=== Selected excerpt ===
┌────────
Wednesday, May 6, 2009

April 29 - May 5, 2009: Five Key Indigenous Peoples Issues

Five Key Indigenous Peoples Issues for the Week of April 29 - May 5, 2009

Australia: Fears Indigenous 'Marginalised' By Climate Change

Climate change could further marginalise indigenous people and force them off their land, a leading Aboriginal advocate says.

Aboriginal and Torres Strait Islander Social Justice Commissioner Tom Calma said indigenous people might have to relocate if rising sea levels and temperatures destroy their traditional lands.

Mr Calma was speaking at the launch of the Social Justice and Native Title Reports 2008 in Sydney today.

The Native Title Report calls for the Federal Government to consider the impact of climate change on indigenous peoples' human rights when developing responses.

"According to all the experts, Australians will be hard hit by climate change and no more so than indigenous peoples,'' Mr Calma said.

"Indigenous peoples are at risk of further economic marginalisation as well as perpetual dislocation from, and exploitation of their traditional lands, waters and natural resources. Read more on climate change here....

Asia: Asia-Pacific NGOs Sue ADB Through People's "Tribunal"

Asia-Pacific NGOs are holding a two-day mock tribunal, with expert witnesses on debt, water, agriculture, gender, indigenous people and the environment to reveal the Asian Development Bank's "sins" through its loan program.
└────────
=== Raw data ===
┌────────
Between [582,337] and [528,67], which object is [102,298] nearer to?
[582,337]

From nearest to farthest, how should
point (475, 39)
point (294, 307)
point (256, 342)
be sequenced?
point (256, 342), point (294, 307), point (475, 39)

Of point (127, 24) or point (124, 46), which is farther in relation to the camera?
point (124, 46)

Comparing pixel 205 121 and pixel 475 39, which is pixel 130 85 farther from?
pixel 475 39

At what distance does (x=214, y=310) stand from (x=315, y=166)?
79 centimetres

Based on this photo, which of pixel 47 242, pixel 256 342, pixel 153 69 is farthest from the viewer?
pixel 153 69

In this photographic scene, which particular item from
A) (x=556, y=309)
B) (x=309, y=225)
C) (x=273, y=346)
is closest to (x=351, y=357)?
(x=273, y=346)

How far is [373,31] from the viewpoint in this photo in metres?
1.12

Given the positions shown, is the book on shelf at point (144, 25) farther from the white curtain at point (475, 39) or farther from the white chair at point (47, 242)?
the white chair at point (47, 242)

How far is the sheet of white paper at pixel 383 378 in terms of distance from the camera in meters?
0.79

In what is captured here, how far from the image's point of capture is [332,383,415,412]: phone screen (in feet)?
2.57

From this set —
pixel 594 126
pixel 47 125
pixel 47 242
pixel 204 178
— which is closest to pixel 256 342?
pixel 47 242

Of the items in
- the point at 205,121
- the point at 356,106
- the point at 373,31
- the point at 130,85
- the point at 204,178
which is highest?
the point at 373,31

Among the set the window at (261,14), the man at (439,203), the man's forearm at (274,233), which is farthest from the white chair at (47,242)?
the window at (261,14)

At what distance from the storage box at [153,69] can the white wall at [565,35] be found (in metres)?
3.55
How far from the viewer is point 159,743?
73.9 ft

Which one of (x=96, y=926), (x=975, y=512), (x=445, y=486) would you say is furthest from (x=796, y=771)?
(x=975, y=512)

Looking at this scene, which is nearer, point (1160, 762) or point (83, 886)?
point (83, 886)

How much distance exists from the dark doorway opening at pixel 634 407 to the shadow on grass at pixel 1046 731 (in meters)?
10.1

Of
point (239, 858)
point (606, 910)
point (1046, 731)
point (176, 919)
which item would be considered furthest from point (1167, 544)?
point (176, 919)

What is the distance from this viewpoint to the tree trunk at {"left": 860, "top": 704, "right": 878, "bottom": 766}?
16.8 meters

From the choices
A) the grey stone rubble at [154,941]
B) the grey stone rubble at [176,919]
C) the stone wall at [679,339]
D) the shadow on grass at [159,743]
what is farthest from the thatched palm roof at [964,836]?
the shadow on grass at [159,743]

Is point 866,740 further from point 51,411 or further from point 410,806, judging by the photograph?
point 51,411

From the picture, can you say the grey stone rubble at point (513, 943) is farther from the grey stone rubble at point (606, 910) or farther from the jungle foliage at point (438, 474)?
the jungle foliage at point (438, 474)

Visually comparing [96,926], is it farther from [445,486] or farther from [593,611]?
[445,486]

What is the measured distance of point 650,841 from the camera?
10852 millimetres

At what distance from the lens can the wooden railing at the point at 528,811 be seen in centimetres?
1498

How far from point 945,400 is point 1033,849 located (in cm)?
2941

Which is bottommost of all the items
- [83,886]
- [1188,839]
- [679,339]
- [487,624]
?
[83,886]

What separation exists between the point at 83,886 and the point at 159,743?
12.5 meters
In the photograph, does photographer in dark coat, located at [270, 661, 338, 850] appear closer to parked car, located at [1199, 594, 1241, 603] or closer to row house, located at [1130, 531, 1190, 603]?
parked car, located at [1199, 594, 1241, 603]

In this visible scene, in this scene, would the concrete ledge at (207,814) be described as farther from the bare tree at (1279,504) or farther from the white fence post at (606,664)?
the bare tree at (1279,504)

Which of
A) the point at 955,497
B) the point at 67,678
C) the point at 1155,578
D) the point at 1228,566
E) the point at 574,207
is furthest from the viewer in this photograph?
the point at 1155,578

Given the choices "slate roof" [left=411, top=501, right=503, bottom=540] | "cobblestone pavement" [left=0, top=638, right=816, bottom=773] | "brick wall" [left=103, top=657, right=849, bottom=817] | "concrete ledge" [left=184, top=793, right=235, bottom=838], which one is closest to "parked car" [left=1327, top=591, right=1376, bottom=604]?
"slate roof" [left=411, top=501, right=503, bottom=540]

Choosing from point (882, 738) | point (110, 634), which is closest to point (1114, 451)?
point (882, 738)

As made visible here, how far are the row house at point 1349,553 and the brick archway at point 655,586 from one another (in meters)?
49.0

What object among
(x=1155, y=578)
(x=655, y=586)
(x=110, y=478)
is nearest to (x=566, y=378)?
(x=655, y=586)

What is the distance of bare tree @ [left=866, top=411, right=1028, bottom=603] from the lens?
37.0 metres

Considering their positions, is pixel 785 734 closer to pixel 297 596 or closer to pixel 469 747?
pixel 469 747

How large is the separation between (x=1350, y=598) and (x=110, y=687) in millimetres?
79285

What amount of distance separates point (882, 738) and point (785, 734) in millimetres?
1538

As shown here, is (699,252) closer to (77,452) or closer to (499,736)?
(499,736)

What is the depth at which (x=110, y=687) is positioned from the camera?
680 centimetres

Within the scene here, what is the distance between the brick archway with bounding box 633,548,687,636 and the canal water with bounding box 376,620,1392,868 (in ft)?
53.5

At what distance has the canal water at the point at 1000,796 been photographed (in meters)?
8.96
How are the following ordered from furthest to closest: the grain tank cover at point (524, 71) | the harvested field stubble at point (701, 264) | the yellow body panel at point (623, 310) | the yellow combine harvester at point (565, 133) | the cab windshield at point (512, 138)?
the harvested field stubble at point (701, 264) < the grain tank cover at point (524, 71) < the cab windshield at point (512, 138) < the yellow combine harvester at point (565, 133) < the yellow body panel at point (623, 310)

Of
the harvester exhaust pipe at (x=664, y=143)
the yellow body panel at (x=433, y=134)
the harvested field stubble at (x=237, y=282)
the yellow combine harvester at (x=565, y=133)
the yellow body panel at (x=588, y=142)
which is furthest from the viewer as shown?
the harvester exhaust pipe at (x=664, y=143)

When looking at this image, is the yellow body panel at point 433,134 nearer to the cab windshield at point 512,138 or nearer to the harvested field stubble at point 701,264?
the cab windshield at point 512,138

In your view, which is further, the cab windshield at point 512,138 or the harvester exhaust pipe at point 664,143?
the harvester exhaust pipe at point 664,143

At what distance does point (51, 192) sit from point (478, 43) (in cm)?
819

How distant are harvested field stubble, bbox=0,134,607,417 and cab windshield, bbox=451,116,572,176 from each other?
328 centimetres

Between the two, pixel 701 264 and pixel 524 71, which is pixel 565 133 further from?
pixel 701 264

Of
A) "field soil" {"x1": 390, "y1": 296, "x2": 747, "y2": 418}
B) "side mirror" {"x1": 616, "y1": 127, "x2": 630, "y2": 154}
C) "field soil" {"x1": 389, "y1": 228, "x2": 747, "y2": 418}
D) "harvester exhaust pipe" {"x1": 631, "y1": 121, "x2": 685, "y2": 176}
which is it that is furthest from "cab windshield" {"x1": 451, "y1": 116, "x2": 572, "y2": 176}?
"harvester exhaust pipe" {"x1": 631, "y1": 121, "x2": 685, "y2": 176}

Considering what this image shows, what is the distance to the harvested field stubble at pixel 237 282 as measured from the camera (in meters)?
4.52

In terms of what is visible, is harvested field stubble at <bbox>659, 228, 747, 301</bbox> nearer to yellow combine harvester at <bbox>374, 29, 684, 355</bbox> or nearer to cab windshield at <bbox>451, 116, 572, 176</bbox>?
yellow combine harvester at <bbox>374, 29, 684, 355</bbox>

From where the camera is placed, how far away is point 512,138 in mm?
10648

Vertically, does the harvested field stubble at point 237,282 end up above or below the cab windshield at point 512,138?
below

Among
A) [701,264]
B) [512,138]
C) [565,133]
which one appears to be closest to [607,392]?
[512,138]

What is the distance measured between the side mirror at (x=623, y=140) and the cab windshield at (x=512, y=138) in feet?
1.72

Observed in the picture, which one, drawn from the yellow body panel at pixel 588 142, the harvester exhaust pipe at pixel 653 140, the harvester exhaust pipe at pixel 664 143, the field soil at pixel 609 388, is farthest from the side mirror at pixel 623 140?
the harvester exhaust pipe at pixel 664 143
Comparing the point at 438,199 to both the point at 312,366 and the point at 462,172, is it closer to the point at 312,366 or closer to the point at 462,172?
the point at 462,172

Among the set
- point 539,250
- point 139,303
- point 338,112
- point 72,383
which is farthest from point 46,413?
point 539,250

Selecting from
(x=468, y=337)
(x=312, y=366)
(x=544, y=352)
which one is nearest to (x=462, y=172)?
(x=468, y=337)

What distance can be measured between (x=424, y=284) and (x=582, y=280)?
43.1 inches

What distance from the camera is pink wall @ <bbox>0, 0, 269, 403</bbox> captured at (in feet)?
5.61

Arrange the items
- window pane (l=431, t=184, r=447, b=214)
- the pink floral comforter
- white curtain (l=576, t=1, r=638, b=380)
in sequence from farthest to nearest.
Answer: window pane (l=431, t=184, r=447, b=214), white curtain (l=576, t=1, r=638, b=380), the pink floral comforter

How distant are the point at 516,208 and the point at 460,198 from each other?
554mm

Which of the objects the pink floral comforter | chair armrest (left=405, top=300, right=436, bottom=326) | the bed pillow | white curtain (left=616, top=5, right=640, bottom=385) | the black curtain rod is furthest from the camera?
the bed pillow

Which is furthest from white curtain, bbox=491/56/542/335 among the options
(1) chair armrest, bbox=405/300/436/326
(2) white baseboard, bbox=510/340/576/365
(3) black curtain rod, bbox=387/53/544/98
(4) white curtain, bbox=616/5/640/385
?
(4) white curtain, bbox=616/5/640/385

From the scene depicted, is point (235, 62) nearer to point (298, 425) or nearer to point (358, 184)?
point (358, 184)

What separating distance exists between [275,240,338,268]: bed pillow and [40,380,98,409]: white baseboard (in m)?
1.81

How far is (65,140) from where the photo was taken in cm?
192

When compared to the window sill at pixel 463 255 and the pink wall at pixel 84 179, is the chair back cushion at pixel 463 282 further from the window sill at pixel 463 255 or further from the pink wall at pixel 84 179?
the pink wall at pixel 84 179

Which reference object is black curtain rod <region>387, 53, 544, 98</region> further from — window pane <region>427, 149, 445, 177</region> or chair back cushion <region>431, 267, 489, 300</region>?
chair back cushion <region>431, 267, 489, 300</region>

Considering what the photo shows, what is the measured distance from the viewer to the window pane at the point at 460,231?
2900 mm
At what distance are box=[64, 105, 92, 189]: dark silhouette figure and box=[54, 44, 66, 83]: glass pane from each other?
└────────
=== Short task 1 ===
Translate this sentence from the indigenous peoples roundup into Spanish: "Mr Calma was speaking at the launch of the Social Justice and Native Title Reports 2008 in Sydney today."
=== Short task 2 ===
Extract the passage of the indigenous peoples roundup from "Five Key Indigenous Peoples Issues for" up to and including "when developing responses.".
=== Short task 3 ===
In the indigenous peoples roundup, how long is the mock tribunal that the Asia-Pacific NGOs are holding?

=== Full solution 1 ===
El señor Calma habló hoy en Sídney durante la presentación de los Informes de Justicia Social y de Título Nativo 2008.

=== Full solution 2 ===
Five Key Indigenous Peoples Issues for the Week of April 29 - May 5, 2009

Australia: Fears Indigenous 'Marginalised' By Climate Change

Climate change could further marginalise indigenous people and force them off their land, a leading Aboriginal advocate says.

Aboriginal and Torres Strait Islander Social Justice Commissioner Tom Calma said indigenous people might have to relocate if rising sea levels and temperatures destroy their traditional lands.

Mr Calma was speaking at the launch of the Social Justice and Native Title Reports 2008 in Sydney today.

The Native Title Report calls for the Federal Government to consider the impact of climate change on indigenous peoples' human rights when developing responses.

=== Full solution 3 ===
Two days.